§ ACTIVITY: Give the lines below again, exactly as they stand, and leave out the images.

GIVEN DATA Start Marker

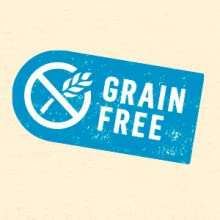 Grain free cat food recipes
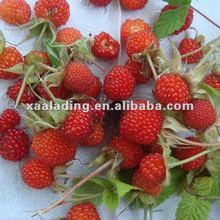Rubus idaeus P.E(Rubus chingii Hu)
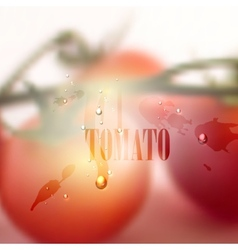 fresh blurred food background with tomatoes water vector image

GIVEN DATA End Marker

§ ANSWER BOX:
 Grain free cat food recipes
Rubus idaeus P.E(Rubus chingii Hu)
 fresh blurred food background with tomatoes water vector image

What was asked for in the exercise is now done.